#### [Tasks for this exercise]
1 - In the passage about the annulled Nigerian election, who headed the Armed Forces Ruling Council?
2 - Return every line of the records that contains the word "utility", matching case exactly.

#### [Text shown]
----

Then a group of army officers in the upper echelon decided that they did not want a candidate who had already won a free and fair election. The short and long story of the Armed Forces Ruling Council (AFRC) headed by Ibrahim Babangida with contemptuous cynicism and aristocratic arrogance annulled the result of the election, a move that stunned the whole world.
Now this is the issue. The Nigerian Armed Forces and their officers arrogated to. themselves the power to annul the will of Nigerian Peoples, a coterie of few officers, soldiers of fortune, attempted to write off and erase by a stroke of a pen the collective aspirations and desires of Nigerian peoples expressed through the ballot. An army that would do that cannot be called a Nigerian Army or Nigerian People’s Army because a Nigerian People’s Army won’t erase the will of the Nigerian People. That was the best evidence to establish my thesis.

I ask you to reflect and think: which army in the world would do this to their own people? Would IDF do that to Jews in Israel? Would the United States Army countermand the will of Americans?
You saw when Donald Trump wanted to use the army for his purpose to override the will of Americans in the last elections and the response of the commander.

Now this is not the point alone.

What happened thereafter?

----

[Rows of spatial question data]
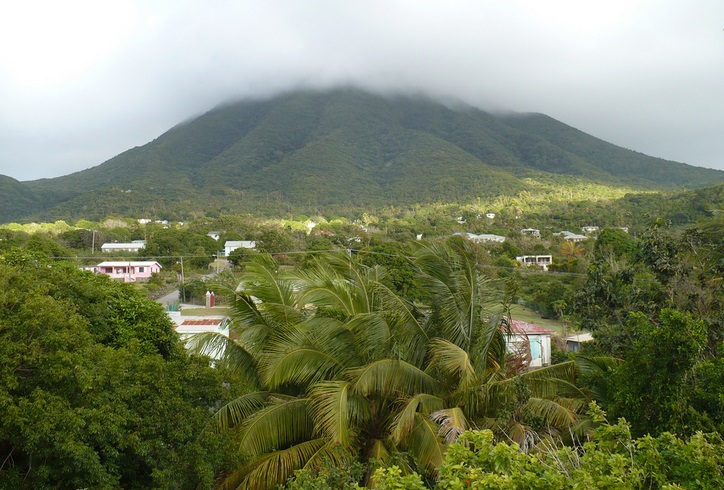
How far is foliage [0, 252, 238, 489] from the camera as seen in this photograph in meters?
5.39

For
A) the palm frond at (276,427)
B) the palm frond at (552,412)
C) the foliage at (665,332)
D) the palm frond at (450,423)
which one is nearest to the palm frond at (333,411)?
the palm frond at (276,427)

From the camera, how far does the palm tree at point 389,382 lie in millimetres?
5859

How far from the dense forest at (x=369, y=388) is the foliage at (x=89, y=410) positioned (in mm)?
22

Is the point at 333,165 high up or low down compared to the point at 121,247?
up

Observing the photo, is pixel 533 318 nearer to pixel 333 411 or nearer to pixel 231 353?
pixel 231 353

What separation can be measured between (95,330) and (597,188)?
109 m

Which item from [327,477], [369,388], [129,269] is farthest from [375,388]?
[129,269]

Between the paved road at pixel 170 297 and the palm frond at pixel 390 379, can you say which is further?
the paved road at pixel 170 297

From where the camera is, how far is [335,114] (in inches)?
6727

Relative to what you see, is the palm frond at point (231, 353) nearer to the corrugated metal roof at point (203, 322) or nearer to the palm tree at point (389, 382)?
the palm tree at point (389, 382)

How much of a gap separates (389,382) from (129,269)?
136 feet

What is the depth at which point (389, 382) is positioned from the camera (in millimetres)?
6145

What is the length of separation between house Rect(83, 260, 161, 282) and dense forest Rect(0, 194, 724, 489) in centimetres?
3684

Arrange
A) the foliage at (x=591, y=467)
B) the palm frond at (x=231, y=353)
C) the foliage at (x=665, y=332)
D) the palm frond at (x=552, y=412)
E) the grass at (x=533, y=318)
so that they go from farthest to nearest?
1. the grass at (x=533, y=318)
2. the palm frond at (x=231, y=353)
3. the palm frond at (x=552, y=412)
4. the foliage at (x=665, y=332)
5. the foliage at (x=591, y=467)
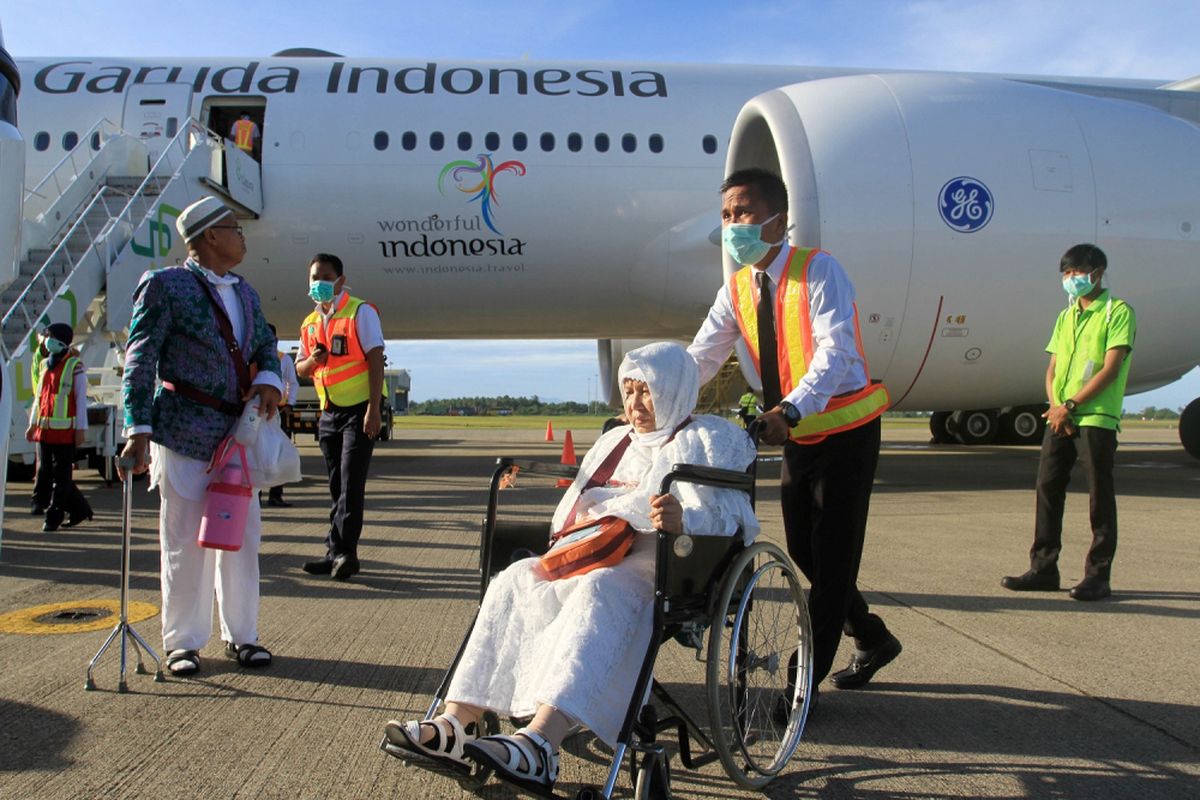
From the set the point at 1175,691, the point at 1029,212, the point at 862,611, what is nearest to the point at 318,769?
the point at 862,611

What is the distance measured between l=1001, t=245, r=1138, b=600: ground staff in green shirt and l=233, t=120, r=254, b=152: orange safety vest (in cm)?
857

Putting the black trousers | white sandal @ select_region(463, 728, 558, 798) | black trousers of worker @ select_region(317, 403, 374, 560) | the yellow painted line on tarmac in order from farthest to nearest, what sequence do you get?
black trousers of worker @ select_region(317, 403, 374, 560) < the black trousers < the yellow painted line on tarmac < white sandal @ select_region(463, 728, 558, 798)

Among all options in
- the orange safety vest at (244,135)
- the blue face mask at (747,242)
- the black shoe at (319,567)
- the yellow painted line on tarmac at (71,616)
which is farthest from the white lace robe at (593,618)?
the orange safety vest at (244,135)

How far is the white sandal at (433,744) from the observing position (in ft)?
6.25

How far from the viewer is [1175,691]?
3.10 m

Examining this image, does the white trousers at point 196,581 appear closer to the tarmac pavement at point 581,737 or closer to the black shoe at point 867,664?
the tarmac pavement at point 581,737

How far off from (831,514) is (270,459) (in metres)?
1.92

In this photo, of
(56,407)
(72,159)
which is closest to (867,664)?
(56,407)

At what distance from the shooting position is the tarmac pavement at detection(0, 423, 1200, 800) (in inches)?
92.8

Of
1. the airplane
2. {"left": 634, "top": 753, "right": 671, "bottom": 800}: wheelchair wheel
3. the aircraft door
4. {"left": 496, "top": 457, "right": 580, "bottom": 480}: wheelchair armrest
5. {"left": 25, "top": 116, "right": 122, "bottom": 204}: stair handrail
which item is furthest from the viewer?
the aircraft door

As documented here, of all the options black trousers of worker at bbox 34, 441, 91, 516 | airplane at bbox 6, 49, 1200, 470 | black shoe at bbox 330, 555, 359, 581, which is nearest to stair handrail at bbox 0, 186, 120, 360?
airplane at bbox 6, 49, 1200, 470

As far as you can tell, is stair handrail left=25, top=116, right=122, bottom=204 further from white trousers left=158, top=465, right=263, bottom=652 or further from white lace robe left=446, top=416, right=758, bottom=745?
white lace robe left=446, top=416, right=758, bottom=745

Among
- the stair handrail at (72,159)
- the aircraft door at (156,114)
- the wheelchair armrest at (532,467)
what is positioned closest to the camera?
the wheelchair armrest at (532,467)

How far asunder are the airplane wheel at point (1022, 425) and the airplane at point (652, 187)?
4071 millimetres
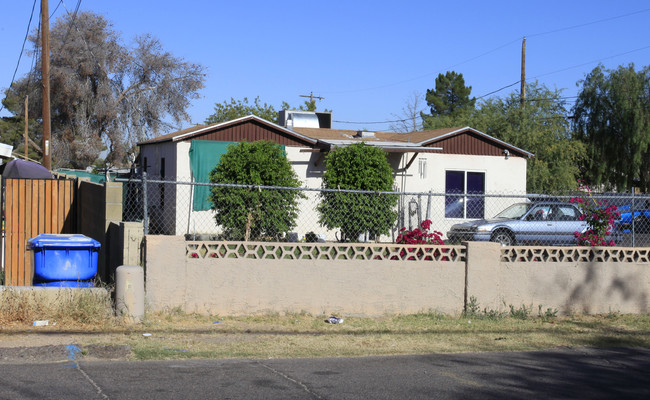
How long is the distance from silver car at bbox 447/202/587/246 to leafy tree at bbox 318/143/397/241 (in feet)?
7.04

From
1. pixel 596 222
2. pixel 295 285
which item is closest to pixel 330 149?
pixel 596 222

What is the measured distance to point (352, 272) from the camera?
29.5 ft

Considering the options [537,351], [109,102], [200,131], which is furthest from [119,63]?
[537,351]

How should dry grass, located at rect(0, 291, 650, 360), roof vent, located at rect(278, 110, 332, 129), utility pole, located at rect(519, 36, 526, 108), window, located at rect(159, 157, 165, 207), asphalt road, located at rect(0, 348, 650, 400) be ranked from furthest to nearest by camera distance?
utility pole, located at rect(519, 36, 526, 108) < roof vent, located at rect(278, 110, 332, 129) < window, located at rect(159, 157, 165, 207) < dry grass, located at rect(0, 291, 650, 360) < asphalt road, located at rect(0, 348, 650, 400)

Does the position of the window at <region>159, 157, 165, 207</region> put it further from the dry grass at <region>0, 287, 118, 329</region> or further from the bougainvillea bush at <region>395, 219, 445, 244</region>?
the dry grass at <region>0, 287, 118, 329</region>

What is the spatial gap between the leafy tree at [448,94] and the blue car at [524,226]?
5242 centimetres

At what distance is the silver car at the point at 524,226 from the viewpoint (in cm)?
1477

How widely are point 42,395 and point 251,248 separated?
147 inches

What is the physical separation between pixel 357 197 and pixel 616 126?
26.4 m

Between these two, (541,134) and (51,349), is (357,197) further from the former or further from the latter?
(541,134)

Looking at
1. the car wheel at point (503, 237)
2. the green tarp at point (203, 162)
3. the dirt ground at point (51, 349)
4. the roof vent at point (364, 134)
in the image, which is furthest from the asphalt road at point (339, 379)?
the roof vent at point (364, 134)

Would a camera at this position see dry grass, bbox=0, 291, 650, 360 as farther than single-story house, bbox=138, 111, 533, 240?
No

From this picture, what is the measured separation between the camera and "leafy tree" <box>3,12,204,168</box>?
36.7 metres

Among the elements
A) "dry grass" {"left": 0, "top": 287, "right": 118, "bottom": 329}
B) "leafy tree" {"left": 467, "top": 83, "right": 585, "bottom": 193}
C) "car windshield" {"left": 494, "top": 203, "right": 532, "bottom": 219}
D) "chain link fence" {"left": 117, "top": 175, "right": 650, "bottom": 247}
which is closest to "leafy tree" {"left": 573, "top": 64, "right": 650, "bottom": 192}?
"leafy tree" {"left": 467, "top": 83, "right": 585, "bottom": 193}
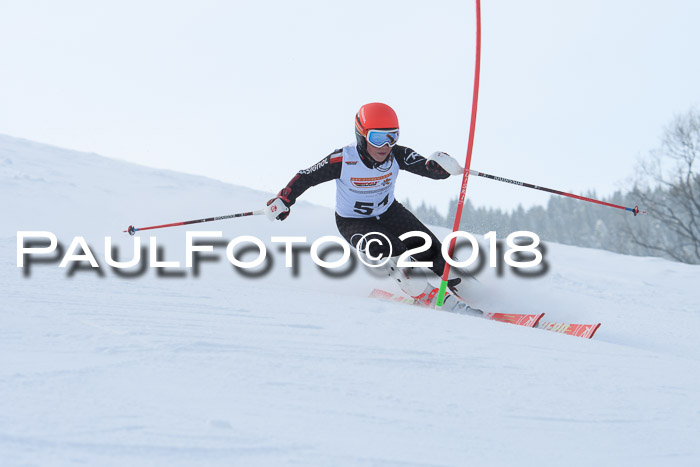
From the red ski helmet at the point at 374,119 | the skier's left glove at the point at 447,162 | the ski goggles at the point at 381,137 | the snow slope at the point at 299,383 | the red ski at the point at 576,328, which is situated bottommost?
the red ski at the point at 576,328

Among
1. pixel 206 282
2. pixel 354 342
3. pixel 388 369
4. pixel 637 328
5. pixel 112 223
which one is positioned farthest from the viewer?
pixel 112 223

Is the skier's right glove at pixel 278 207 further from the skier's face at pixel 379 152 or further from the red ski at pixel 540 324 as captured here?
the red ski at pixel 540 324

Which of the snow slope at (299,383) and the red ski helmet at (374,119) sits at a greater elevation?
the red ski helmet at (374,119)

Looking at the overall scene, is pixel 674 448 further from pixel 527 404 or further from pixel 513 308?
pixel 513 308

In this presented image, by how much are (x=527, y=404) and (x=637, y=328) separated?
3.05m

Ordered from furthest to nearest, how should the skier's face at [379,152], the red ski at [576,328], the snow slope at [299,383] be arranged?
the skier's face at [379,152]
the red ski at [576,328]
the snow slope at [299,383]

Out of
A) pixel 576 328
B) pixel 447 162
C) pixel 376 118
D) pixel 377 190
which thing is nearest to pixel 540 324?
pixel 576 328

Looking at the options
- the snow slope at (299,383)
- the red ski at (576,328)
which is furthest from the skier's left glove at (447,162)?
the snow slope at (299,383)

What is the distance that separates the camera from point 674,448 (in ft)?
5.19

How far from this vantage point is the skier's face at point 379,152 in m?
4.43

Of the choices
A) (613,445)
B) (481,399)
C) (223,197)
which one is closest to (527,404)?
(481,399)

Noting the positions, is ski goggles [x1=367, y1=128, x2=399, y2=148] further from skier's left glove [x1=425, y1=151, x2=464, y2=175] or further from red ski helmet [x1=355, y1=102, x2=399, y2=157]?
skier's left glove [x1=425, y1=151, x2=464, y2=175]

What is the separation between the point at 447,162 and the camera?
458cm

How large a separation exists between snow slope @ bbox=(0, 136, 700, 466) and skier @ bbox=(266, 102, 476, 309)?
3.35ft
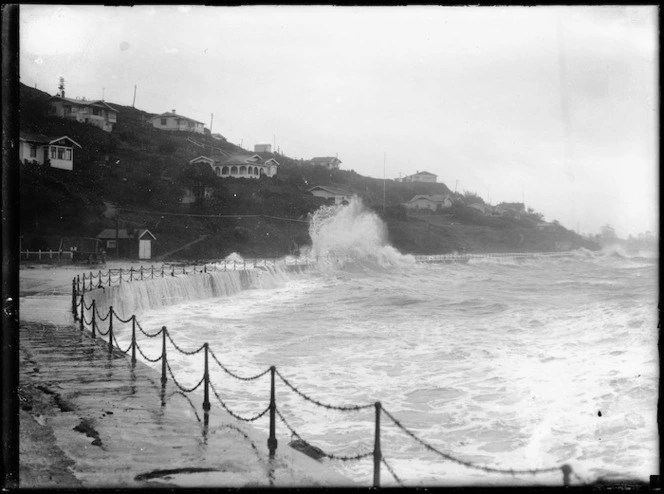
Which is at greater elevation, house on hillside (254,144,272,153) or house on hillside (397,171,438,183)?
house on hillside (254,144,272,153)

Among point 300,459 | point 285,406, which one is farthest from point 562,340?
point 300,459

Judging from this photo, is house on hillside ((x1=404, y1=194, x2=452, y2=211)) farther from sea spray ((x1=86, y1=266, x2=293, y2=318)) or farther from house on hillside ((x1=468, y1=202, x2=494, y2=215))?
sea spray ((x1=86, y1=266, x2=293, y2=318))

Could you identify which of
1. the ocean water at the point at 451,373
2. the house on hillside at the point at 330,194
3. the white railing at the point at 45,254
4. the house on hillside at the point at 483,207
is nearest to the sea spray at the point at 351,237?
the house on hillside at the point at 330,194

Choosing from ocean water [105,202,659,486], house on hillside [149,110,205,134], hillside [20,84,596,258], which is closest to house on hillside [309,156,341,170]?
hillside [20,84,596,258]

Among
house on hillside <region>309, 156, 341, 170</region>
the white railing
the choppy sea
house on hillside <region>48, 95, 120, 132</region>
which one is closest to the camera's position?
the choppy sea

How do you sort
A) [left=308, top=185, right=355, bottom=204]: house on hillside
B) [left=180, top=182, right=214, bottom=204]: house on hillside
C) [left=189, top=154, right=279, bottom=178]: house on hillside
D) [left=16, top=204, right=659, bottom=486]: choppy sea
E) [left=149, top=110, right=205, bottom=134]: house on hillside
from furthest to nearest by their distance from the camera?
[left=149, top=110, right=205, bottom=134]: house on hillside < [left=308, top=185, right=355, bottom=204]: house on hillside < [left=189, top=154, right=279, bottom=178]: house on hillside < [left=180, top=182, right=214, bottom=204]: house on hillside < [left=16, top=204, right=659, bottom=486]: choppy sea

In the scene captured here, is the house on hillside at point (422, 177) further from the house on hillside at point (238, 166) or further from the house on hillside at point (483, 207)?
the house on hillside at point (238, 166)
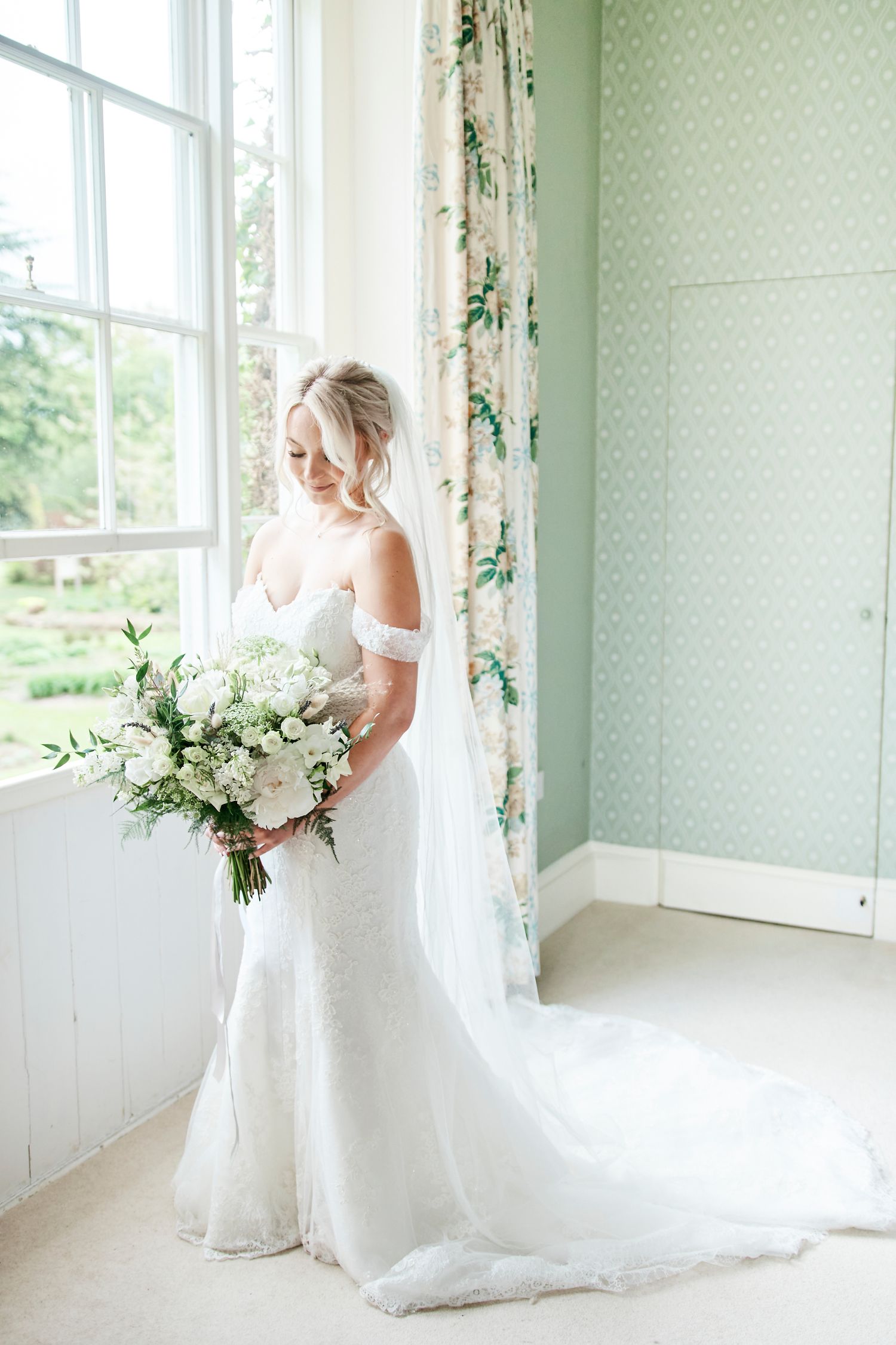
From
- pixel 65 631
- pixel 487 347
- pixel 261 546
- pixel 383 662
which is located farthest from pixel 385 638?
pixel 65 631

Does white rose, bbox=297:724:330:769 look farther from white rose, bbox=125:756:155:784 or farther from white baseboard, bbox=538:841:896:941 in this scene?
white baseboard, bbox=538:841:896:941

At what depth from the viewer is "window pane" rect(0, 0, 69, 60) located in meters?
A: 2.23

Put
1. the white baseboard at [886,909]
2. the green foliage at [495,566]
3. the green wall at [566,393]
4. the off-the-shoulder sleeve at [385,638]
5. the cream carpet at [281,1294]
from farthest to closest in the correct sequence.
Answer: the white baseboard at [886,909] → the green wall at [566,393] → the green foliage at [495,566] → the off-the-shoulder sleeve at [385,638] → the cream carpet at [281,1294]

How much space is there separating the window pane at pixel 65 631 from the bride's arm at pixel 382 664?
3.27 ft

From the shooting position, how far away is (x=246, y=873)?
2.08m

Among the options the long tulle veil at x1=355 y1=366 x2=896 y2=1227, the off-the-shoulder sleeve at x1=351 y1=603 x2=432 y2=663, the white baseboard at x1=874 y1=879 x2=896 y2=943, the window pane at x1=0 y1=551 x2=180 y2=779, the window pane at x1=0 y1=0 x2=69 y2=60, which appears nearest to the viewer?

----

#### [Solutions by task]
1 - Ibrahim Babangida

2 -
How should dry grass, located at rect(0, 291, 650, 360), roof vent, located at rect(278, 110, 332, 129), utility pole, located at rect(519, 36, 526, 108), window, located at rect(159, 157, 165, 207), asphalt road, located at rect(0, 348, 650, 400) be ranked from furthest to nearest by camera distance?
utility pole, located at rect(519, 36, 526, 108) < roof vent, located at rect(278, 110, 332, 129) < window, located at rect(159, 157, 165, 207) < dry grass, located at rect(0, 291, 650, 360) < asphalt road, located at rect(0, 348, 650, 400)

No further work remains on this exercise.